Fingerhut plans to argue that the nonprofit sector should be designated, by statute, as a critical infrastructure sector — like the communications, food and agriculture, healthcare and energy sectors. Such a designation would require the federal government to develop a comprehensive plan to protect such institutions.

“That designation as critical infrastructure is really an important next step,” Fingerhut said. 

He said he’ll also recommend to the committee that nonprofits be given greater access to protective security advisors and cybersecurity advisors through the Cybersecurity and Infrastructure Security Agency. Such advisors assess vulnerabilities, provide training and serve as a link between critical infrastructure facilities and the federal government.

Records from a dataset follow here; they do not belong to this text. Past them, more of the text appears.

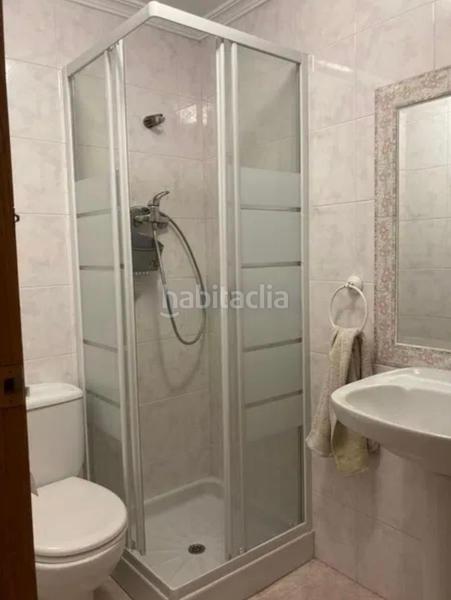 Foto 281dbe02-826d-4725-9be1-28f204b043b5. Appartement dans San Juan Murcia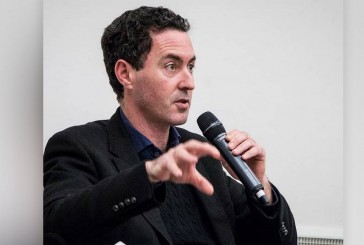 البرلماني عمر بلافريج: مرة أخرى أؤكد أنني لن أترشح للإنتخابات وفق قرار نهائي
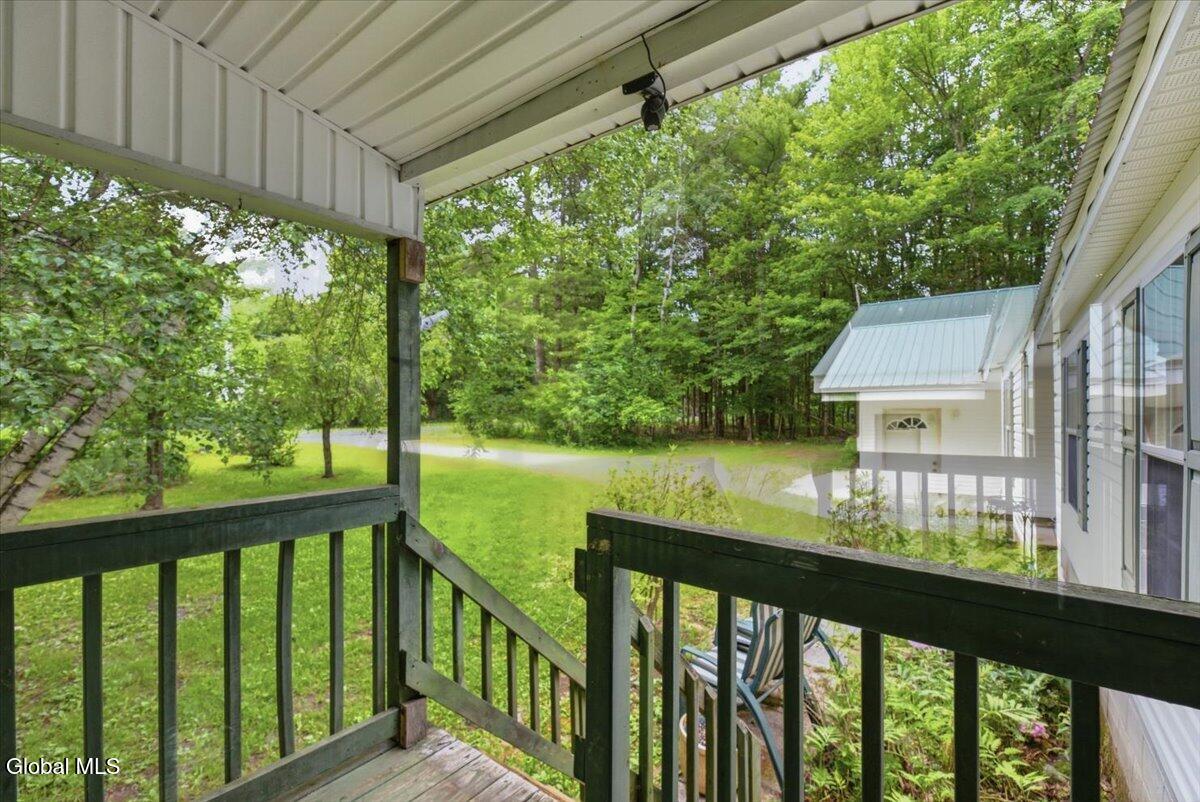 480 Honeywell Corners Road Broadalbin NY 12025
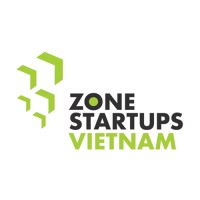 Zone Startups Vietnam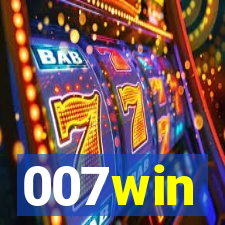 007win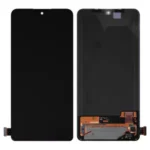 POCO X4 PRO 5G OLED2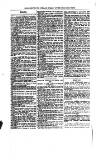 Indian Daily News Tuesday 03 October 1882 Page 22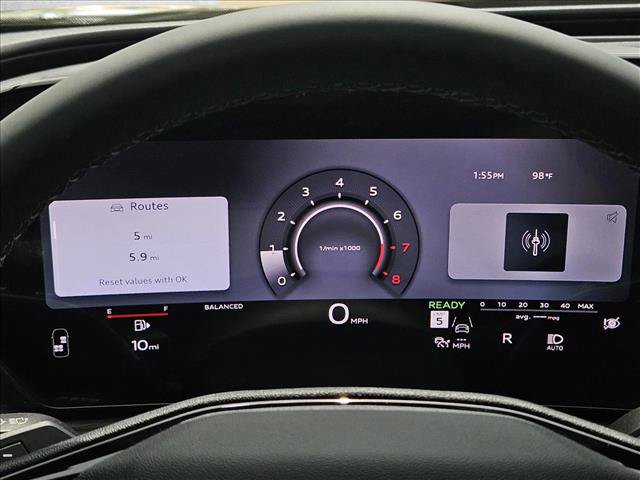 New 2026 Audi Q5 Premium AWD/4WD image 16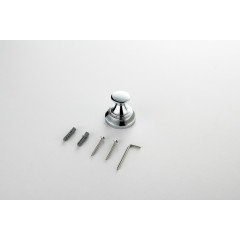 AQ4501CR КЛАССИК крючок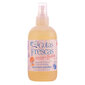 Laste parfüüm Gotas Frescas Baby Instituto Español EDC, 80 ml hind ja info | Laste parfüümid | kaup24.ee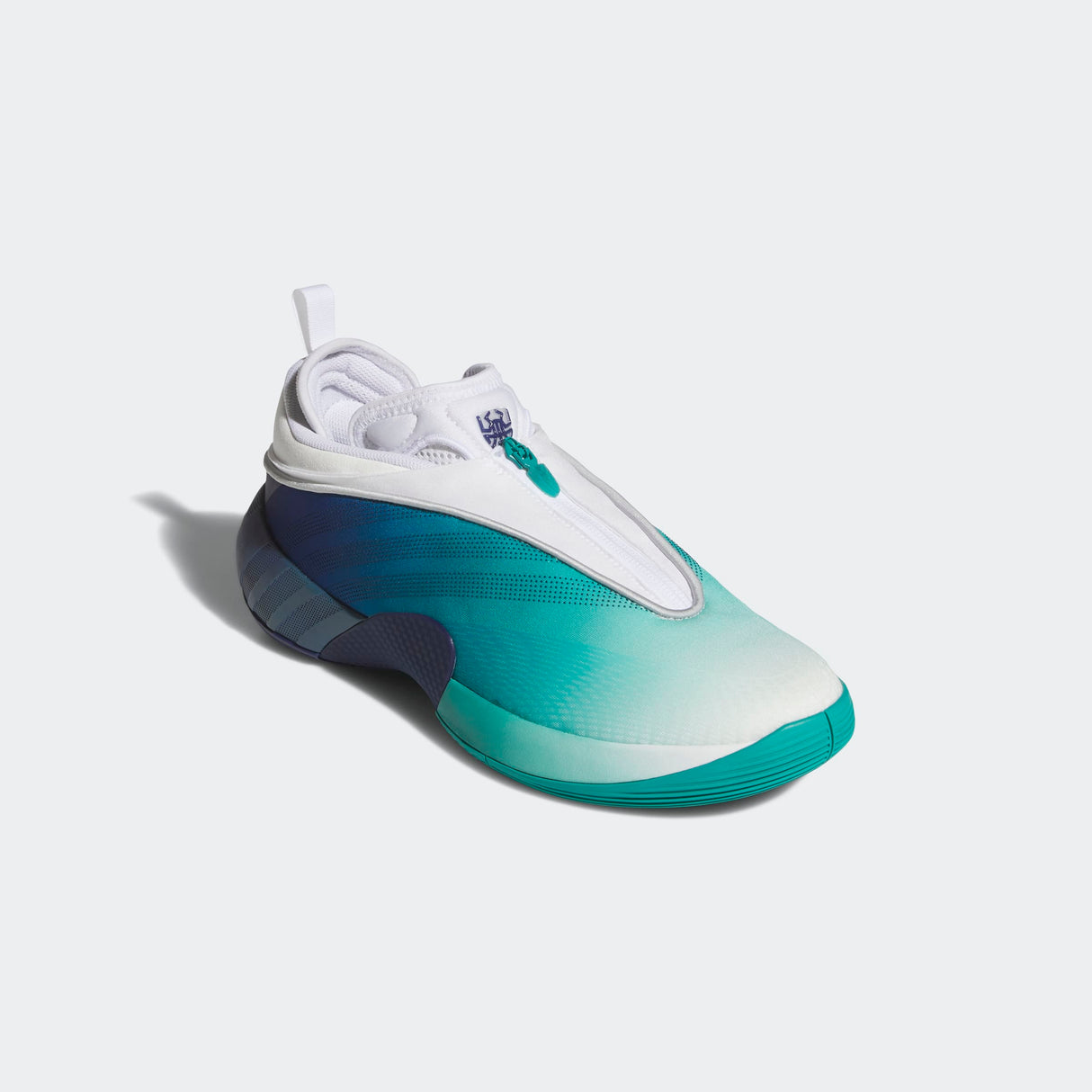 adidas Men's D.O.N. Issue 7 Basketball Shoes-5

“We think a more formal way of interacting between [the nonprofit] sector and Homeland Security would be helpful,” Fingerhut explained.

The JFNA executive and former Ohio congressman will also express support for the Pray Safe Act, which the committee advanced to full Senate consideration in July. That bill would establish a national database on security best practices for houses or worship and faith-based organizations and grant programs available to them.

Fingerhut said that JFNA’s Live Secure campaign has been pursuing a similar goal of distributing information about federal security grants available to them, but “we also could use additional help from the government in that regard.”

Anti-Defamation League CEO Jonathan Greenblatt will be testifying to the committee at a second domestic terrorism hearing on Thursday.